_TASK GOAL:_ Each line from the one that has "scientific name: Bos taurus" through the end of the entries below must be written out exactly; leave out all other lines.

_DATA SECTION:_

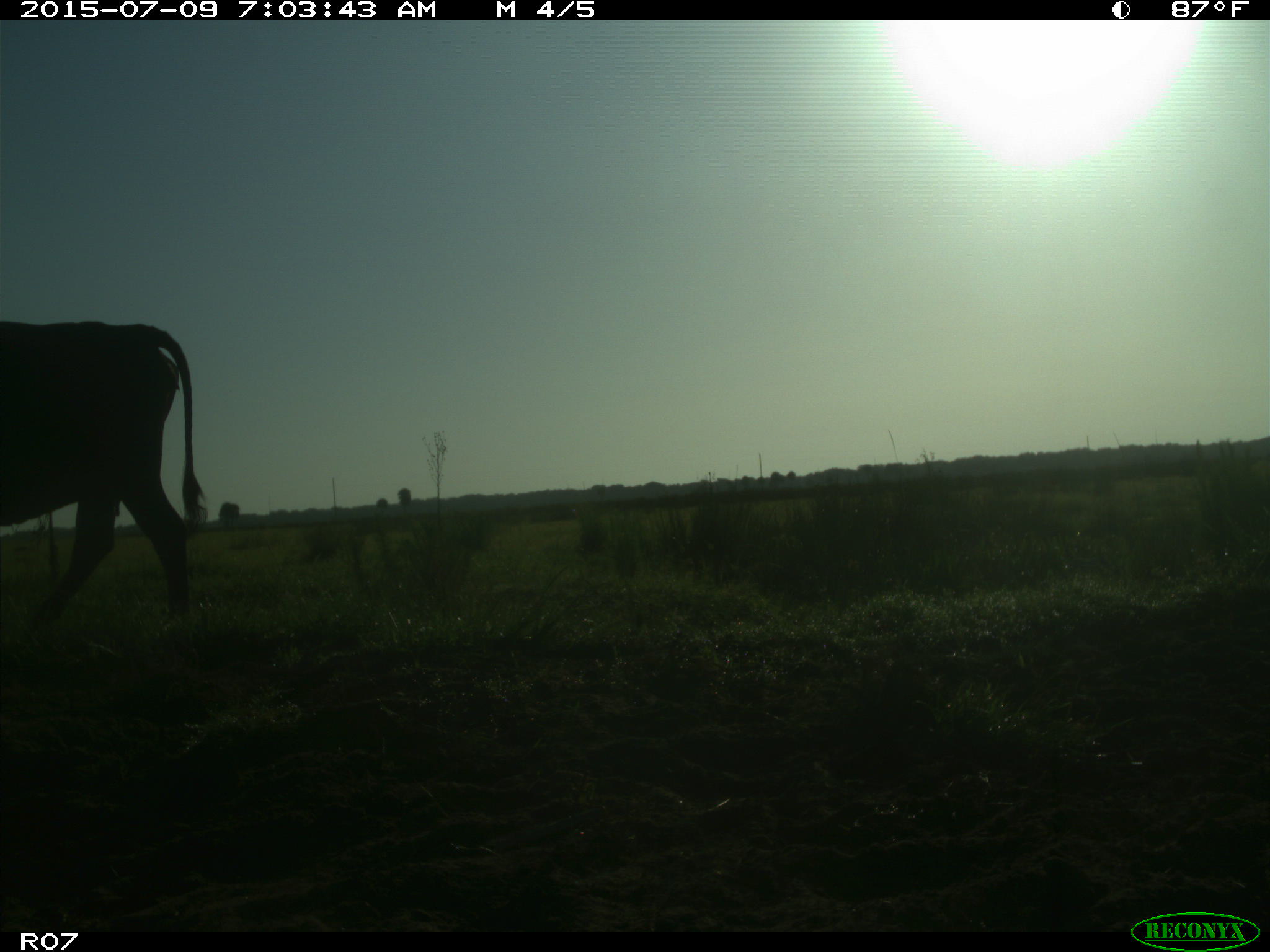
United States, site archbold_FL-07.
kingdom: Animalia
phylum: Chordata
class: Mammalia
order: Artiodactyla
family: Bovidae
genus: Bos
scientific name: Bos taurus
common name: domestic cow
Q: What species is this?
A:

_RESPONSE TO THE TASK:_
scientific name: Bos taurus
common name: domestic cow
Q: What species is this?
A:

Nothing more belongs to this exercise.